Is the A-League prepared for sportswashing?

This month, Newcastle United became the richest club in world football – due solely to majority ownership by the Saudi Arabian Foreign Wealth Fund. With Premier League clubs being used to rehabilitate reputations for foreign entities, could the same happen in the A-League?

World football has a problem with ‘sportswashing’ – which the Macmillan dictionary defines as “when a corrupt or tyrannical regime uses sport to enhance its reputation” – as exemplified by the purchase of Newcastle United by the investment arm of the Saudi Arabian government.

This same government assassinated journalist and dissident Jamal Khashoggi in the Turkish consul in 2019, and now they have been allowed to purchase a football club in the world’s most-watched sporting league to rehabilitate their reputation on the world stage.

The World Cup in Qatar might be the biggest sportswashing event of all. The host nation of the 2022 tournament has a horrid reputation with human rights abuse, and over 6,500 migrant workers have died in the country since the World Cup was announced, with the total number likely significantly higher.

Countries like Australia will have no qualms sending their national teams – helping legitimise Qatar on the world stage and sportswashing away the human rights abuse and death toll that the event has created.

Australian football – and the A-League – will face a reckoning with sportswashing in the future, the question is how can it be combated?

Australian football has fought its fights against possibly malicious owners, both domestically and foreign. Clive Palmer and Nathan Tinkler promised the world, but left the Gold Coast without a club – and the Newcastle Jets penniless respectively.

Clive Palmer left Gold Coast United in ruin.

Foreign owners have also done their damage. On January 4, 2021, Martin Lee’s ownership of the Jets was terminated after he failed to inject any money into the club since October 2019, while also failing to pay any of the club’s debts.

ABC’s Four Corners revealed a director – Joko Driyono – for the company that owns the Brisbane Roar with the Bakrie family – was jailed for 18 months for match-fixing Indonesian football matches.

According to Indonesian business records, he remains the president director of Pelita Jaya Cronus, the holding company for Brisbane Roar.

Joko Driyono, director of Brisbane Roar’s holding company, spent 18 months in jail for match-fixing.

Does the ownership model of the A-League create accountability for owners, and do Australia’s corporate regulators do enough to ensure that malicious owners can’t drive clubs into the ground for personal profit or gain?

Take the Martin Lee example. Under the current franchise model of the A-League, he has no personal liability for the debt accrued by his ownership, and faced no repercussions for running the club into the ground before the A-League took back the license.

Former Newcastle Jets owner Martin Lee was forced to hand back the club’s license.

He simply abandoned the club after it was no longer of use to his business interests in Australia, and returned to his home country.

The A-League must avoid this as an example, while also ensuring that promises of rich domestic benefactors are balanced against the likelihood that it could be too good to be true.
* * *
### [Task list]
(A) Reproduce everything from "Australian football –" down to "Indonesian football matches." in the article on sportswashing, substituting "bankrupt" for "penniless".
(B) According to the article on sportswashing, how many migrant workers have died in Qatar since the World Cup was announced?
Rely solely on the article on sportswashing when responding.

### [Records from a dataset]
* * *
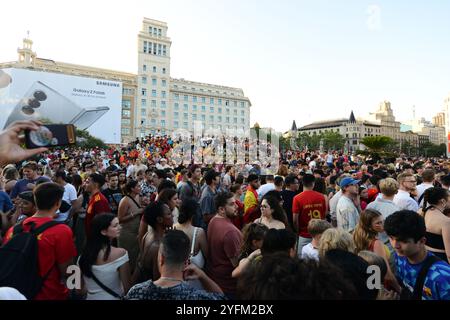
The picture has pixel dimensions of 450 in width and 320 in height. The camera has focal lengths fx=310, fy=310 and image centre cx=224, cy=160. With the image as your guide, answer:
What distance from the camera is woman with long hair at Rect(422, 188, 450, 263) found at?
3355 millimetres

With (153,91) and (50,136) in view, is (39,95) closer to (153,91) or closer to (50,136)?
(153,91)

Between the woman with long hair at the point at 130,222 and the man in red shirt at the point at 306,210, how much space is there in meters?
2.56

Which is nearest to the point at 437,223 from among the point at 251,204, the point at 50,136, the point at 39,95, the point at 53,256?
the point at 251,204

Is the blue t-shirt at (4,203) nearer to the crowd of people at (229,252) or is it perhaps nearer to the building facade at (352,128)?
the crowd of people at (229,252)

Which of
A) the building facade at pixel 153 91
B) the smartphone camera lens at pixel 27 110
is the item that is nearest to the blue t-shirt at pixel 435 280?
the smartphone camera lens at pixel 27 110

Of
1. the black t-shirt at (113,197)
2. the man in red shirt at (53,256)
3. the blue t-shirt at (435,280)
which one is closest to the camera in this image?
the blue t-shirt at (435,280)

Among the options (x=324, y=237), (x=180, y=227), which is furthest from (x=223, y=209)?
(x=324, y=237)

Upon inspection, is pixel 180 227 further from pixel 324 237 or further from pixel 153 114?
pixel 153 114

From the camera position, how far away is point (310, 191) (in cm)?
523

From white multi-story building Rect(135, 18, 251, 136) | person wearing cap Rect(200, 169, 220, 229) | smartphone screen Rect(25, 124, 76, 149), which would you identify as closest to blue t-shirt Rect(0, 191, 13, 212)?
smartphone screen Rect(25, 124, 76, 149)

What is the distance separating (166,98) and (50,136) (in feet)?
263

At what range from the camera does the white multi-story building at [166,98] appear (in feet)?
253

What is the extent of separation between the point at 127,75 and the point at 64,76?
26364mm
* * *
### [The answers]
(A)
Australian football – and the A-League – will face a reckoning with sportswashing in the future, the question is how can it be combated?

Australian football has fought its fights against possibly malicious owners, both domestically and foreign. Clive Palmer and Nathan Tinkler promised the world, but left the Gold Coast without a club – and the Newcastle Jets bankrupt respectively.

Clive Palmer left Gold Coast United in ruin.

Foreign owners have also done their damage. On January 4, 2021, Martin Lee’s ownership of the Jets was terminated after he failed to inject any money into the club since October 2019, while also failing to pay any of the club’s debts.

ABC’s Four Corners revealed a director – Joko Driyono – for the company that owns the Brisbane Roar with the Bakrie family – was jailed for 18 months for match-fixing Indonesian football matches.

(B) Over 6,500